Tutamania is back

With more than double the 50 artifacts of 1978 and a reservation system that will eliminate long lines, the King Tut comeback tour has returned to Seattle.

“Tutankhamun: The Golden King and the Great Pharaohs” opened Thursday, May 24, and will run through Jan. 3, 2013, at the Pacific Science Center. After Seattle, the ancient artifacts return to Egypt for good.

The 1978 exhibit drew 1.3 million people in Seattle. Already, the Pacific Science Center has sold more than 90,000 advance tickets — a record.

The synergistic marketing machine is in full swing, from King Street Station being renamed “King Tut Street Station” to hotels running special Tut packages. This is big business, like a Rolling Stones tour on steroids.

Inside the exhibit, away from the hoopla, the experience changes: The darkened galleries strike a respectful contrast.

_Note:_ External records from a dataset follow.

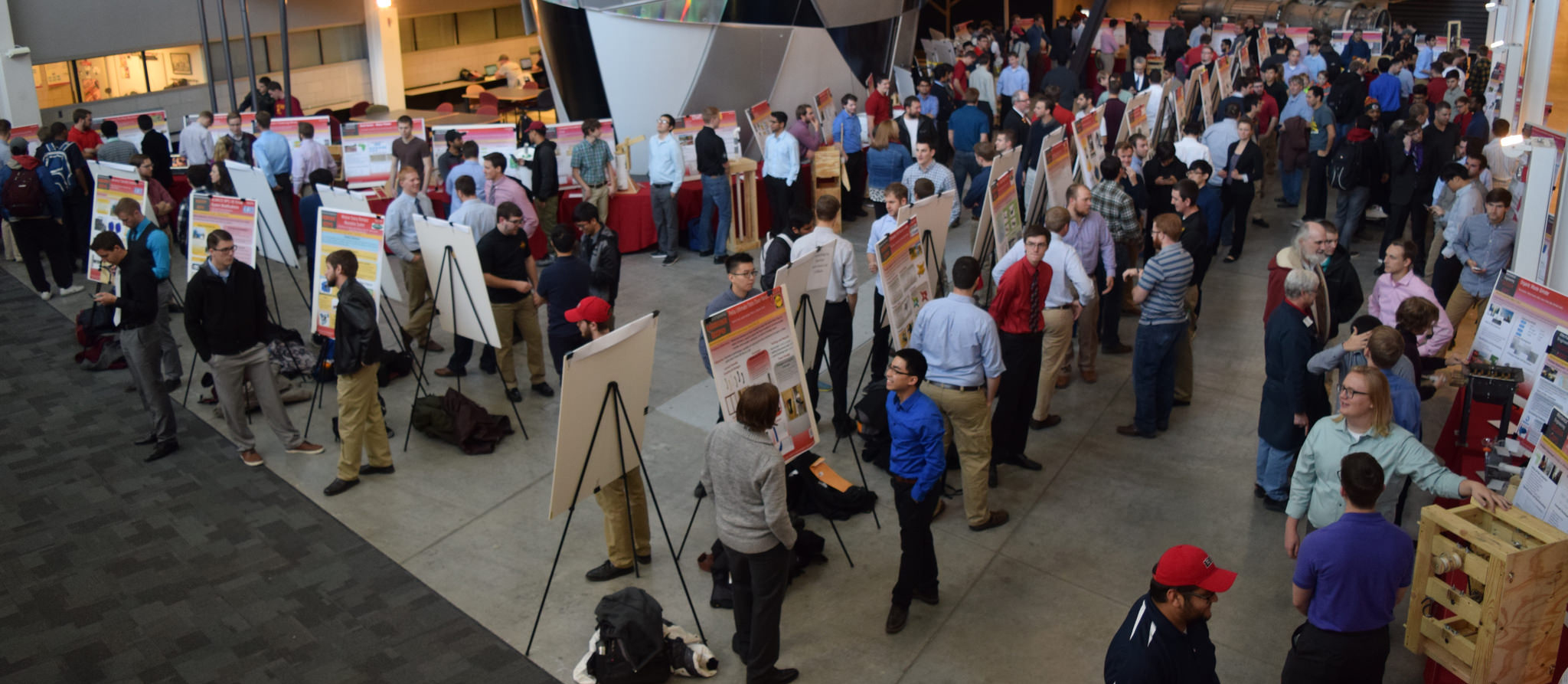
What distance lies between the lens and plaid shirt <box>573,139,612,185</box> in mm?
11297

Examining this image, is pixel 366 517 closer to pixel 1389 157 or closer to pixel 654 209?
pixel 654 209

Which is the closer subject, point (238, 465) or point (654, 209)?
point (238, 465)

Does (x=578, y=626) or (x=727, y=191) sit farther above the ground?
(x=727, y=191)

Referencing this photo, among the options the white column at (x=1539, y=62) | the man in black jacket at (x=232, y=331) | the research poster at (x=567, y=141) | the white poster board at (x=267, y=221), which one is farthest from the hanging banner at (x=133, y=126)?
the white column at (x=1539, y=62)

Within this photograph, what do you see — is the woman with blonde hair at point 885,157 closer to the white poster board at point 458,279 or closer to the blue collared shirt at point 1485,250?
the white poster board at point 458,279

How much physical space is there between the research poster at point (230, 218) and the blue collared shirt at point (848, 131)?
6.72 metres

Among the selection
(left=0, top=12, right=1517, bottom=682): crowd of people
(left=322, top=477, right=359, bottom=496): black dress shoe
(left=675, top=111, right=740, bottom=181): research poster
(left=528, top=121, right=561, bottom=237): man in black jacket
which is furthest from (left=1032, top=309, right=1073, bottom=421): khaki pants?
Answer: (left=528, top=121, right=561, bottom=237): man in black jacket

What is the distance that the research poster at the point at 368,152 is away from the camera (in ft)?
42.7

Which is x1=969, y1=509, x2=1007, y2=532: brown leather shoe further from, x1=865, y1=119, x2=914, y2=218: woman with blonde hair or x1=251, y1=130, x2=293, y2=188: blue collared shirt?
x1=251, y1=130, x2=293, y2=188: blue collared shirt

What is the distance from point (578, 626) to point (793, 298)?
2.39 m

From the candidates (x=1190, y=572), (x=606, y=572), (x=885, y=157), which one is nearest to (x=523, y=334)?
(x=606, y=572)

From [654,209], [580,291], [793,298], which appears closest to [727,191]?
[654,209]

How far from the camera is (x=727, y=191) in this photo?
11.7 metres

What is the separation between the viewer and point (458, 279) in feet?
26.3
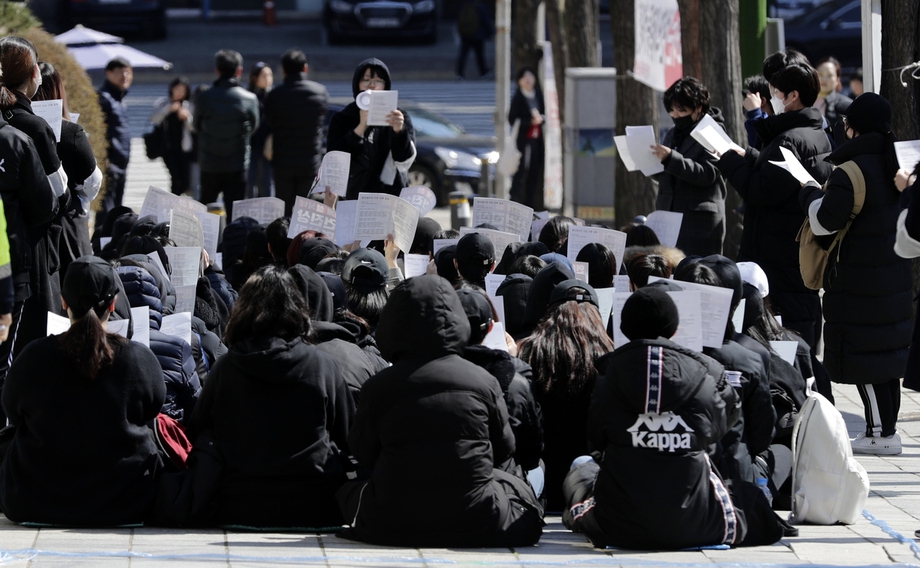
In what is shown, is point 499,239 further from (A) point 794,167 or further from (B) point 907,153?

The layout is spacious, with the display cases arranged so the viewer can spend time with each object without experiencing a viewer logjam. Along the way, videos supply context; mercifully, information overload has been avoided. 

Much has been made of Egypt’s first free elections coming a day before the show’s opening, but, like the ancient Greeks, it’s difficult to draw a line between past and present. Some find all things ancient Egypt compelling; others find those distant people of the Nile — with their pyramids, mummies, hieroglyphics and slaves — as cryptic as the cats they worshipped. 

Both sensibilities will be affirmed and, in some cases, revised.

There are recognizable, human touches that connect across three millennia: a cat’s sarcophagus etched with figures from a bestiary; a gorgeous necklace with beads of gold and semiprecious stones; a bed woven of wood that looks inviting.

Other artifacts are cosmically inscrutable — one thinks of Yeats’, “Of hammered gold and gold enameling/To keep a drowsy Emperor awake.” The Egyptians loved gold.

One of the exhibit’s most striking figures is a recumbent, gold-painted hawk carried on a standard in processions; it has the mysterious presence of one of Morris Graves’ birds. 

Other items include a 10-foot statue of King Tut and a gold death mask that covered the head and chest of the mummified King Psusennes I. Some artifacts belong to other rulers, including Khufu — that’s his face on the Great Sphinx.

Howard Carter, discoverer of King Tut’s tomb, dug around Egypt for 31 years until, on Nov. 5, 1922, he uncovered a dozen downwards steps that would eventually lead to his legendary find.

To study these artifacts, trying to connect with them, is an exercise in the definition and meaning of civilization and humanity, especially while trying to read the ancient faces. Or do they read us?